Spatial questions tied to pictures
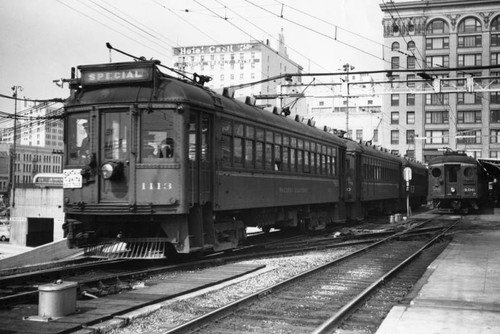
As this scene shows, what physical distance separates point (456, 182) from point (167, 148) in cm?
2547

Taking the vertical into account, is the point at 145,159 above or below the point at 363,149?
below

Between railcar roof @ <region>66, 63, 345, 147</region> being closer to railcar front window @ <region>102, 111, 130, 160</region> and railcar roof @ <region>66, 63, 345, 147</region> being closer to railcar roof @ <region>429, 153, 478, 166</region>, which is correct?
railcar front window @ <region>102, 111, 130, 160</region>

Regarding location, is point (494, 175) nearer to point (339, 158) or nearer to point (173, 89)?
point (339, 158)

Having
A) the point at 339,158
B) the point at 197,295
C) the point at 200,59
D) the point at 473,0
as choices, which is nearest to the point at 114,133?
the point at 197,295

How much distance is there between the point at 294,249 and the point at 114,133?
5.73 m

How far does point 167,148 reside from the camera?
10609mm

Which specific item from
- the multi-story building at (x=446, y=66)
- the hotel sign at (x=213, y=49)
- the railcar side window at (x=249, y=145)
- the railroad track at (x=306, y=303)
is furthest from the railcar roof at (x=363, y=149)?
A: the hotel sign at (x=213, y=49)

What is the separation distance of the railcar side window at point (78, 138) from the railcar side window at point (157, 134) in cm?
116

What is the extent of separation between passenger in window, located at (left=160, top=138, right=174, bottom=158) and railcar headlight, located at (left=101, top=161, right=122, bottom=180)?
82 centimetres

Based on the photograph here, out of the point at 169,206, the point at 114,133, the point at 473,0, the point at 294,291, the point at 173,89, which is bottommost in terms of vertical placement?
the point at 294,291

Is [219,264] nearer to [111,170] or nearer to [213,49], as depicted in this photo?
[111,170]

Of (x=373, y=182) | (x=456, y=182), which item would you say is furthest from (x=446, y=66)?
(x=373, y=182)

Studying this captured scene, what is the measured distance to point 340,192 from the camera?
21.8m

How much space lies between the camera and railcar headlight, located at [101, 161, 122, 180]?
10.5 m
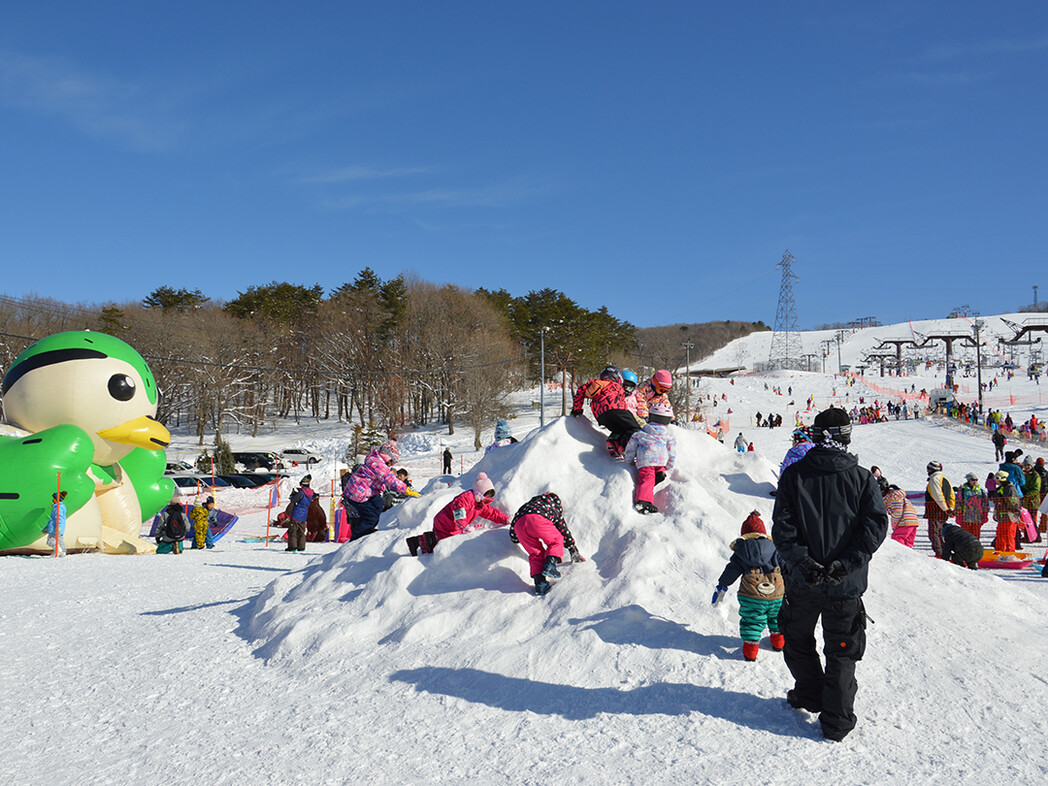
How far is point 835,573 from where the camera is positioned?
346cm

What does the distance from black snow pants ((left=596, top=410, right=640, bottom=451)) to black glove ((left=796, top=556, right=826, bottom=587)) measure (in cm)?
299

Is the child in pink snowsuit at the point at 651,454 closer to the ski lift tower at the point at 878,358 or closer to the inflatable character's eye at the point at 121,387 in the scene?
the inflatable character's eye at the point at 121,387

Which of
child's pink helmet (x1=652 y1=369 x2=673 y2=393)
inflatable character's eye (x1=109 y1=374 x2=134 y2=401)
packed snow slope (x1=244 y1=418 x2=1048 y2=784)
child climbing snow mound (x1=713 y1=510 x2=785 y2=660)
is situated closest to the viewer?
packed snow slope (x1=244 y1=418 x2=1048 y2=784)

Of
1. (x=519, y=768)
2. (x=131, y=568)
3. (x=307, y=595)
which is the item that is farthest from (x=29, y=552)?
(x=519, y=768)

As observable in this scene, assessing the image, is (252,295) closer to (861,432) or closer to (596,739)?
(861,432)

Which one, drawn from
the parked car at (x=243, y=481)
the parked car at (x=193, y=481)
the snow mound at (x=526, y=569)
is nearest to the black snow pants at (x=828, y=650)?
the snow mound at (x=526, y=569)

Written problem » Repeat exactly the lines starting at the line with "As observable in" and ending with the final line of the entries. Include nothing else.

Full answer »
As observable in this scene, assessing the image, is (252,295) closer to (861,432) or closer to (596,739)?
(861,432)

Which one, drawn from
the parked car at (x=243, y=481)
the parked car at (x=193, y=481)
the snow mound at (x=526, y=569)
is nearest to the black snow pants at (x=828, y=650)?
the snow mound at (x=526, y=569)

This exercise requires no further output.